■ Given problem 1 ■
According to the article on the new social chroniclers, in what year did Emily Sundberg launch Feed Me?
■ Given problem 2 ■
Carry on writing the article on the new social chroniclers from the point where it stops.

■ Document ■
The Social Scribe Tribe

The hottest chroniclers of what’s new, what’s happening—and who matters now.

The only thing changing faster than the fabric of our society is the people on the front lines reporting back. Not so long ago, there were clear lanes for social commentators: high society scribes who tracked the climbers with Capote-esque attention to dress and status; observers of social and sexual mores like Candace Bushnell, and a slew of business insiders who took us behind the scenes at power lunches. (Remember those?)

The new cohort has no intention of sticking to lanes. The one thing they share (along with pithy observations and enviable access) is an innate understanding of the overlap between the worlds of society, media, business, and culture. Here, five of the most influential to follow now.

Meet: Emily Sundberg

Why she matters: Sundberg writes the buzzy Substack newsletter, Feed Me, which is tangentially about business and very much about how we live (and spend) now—and, essentially, a digest of all other news we might have missed. Her insights are gossipy, smart and about as far away from the Wall Street Journal as you can get, but we can guarantee the WSJ is keeping its eye on her.

The beat: Janice Min, one-time editor of Us Weekly, had this to say in a New York Times profile of Sundberg, “She’s almost like a Carrie Bradshaw of her generation. . . If Sex and the City was about the search for romantic fulfillment, Emily’s voyeurism is about money and that same sense of it being possibly unattainable, frustrating and, for some, something that comes easy.”

The back story: Sundberg, who grew up on Long Island, is a graduate of The Fashion Institute of Technology. She worked at New York magazine and as a creative strategist for Meta before launching Feed Me in 2022.

Hot take: Feed me after dark. Like any good entrepreneur, Sundberg keeps her overhead low and her tone informal. “The highlight of my day was the ginger scone and salty whipped butter at Gem Home. . . Most of the people dining (if you could call it that) there were young women on laptops, switching between shopping tabs and Substack. Who needs a members’ club when you can enjoy $7 scones and fat focaccia sandwiches at a table full of happy women in Alo leggings. I’m serious, who needs the former if you have the latter? Not me.”

■ Excerpted records ■
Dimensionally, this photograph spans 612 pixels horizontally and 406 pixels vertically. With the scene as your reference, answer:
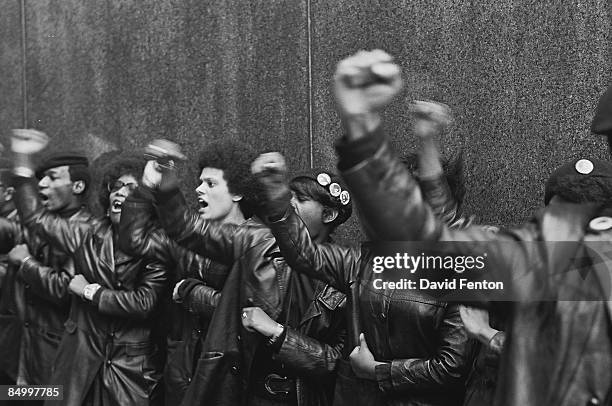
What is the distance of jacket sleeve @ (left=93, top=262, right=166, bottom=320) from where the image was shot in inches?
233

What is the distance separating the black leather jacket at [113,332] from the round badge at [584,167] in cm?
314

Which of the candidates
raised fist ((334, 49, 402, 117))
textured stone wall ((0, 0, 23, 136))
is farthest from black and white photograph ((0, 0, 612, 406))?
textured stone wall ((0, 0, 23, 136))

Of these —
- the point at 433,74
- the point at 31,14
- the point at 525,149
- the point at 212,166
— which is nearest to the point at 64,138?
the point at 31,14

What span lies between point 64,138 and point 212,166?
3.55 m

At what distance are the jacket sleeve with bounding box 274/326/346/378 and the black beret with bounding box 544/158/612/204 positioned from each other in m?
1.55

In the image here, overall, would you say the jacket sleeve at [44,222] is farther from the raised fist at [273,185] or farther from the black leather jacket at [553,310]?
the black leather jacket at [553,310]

...

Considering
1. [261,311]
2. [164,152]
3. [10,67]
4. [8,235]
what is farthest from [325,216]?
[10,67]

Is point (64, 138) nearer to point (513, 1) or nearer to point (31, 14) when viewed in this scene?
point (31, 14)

==

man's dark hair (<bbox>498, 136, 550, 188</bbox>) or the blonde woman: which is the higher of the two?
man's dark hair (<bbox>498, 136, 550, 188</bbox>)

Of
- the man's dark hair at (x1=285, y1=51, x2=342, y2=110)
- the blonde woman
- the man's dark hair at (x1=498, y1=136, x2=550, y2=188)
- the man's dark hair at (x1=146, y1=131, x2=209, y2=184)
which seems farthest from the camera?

■ Task output 1 ■
2022

■ Task output 2 ■
Emily Sundberg, writer of Substack newsletter Feed Me
Emily Sundberg, author of buzzy Substack newsletter, Feed Me, “has become an object of fascination in media and finance circles,” according to fellow commentator, New York Times media correspondent Jessica Testa. Photo by Sansho Scott/BFA.com
Jessica Testa, media correspondent for the New York Times
Testa writes about “the characters and companies within nontraditional media, including those behind newsletters, podcasts and new video formats.” A former fashion reporter, she was also a writer at BuzzFeed News. Photo by Yvonne Tnt/BFA.com

Meet: Jessica Testa

Why she matters: Testa covers new media from old but still influential media, the New York Times. If you want to learn about the latest podcast, newsletter, and video trends first, she’s who you turn to.

The beat: Testa has the inside track on the wide range of people shaping the conversation—from Kylie Kelce to the still going strong podcast, “Call Her Daddy”. Fellow Times reporter, Vanessa Friedman, has said, “Jess is both a wonderful writer and one of those interviewers who can get her subjects to tell her things they never intended. . . She got the beleaguered designer of Givenchy to admit he had a water filtering machine from Japan meant to keep his blood at ‘a neutral pH.’”

The backstory: Testa got her start at the Times in the Styles section before moving over to Business. Before going to the Gray Lady, she reported on crime and gender for Buzzfeed.

Hot take: A Political Reporter Takes Her Scoops to YouTube, where Testa reports on the trend of journalists moving to YouTube to offer up longer form commentary.

Meet: Brock Colyar

Why they matter: Colyar is a features writer at New York magazine but their stories quickly move on to the national stage. They were a recipient of the 2023 ASME Next Award for Journalists Under 30.

The beat: Colyar takes us behind the velvet rope where politics and parties overlap. In a New York magazine cover story, The Cruel Kids’ Table, Colyar described the latest DC social class as “young, imposingly well connected, urban, and very online. They are rebels once again storming Capitol Hill, though without the pathetic scariness of the January 6 rioters.” Conservatives quickly threatened a lawsuit. But really, isn’t being sued the new Good Housekeeping Seal of approval?

The back story: Colyar studied gender and journalism at Northwestern University, starting a LGBTQ magazine Queer Reader in their sophomore year.

Hot take: Obvs, The Cruel Kids’ Table, where Colyar wrote of the new Capital Crowd, “they are crypto nerds and influencer girlies and recent MAHA converts and gays of all stripes, plus your standard-fare Rogan-listening bros. . . Some are the black sheep at their own family Thanksgivings, yet they project confidence that they’re the relevant ones now.”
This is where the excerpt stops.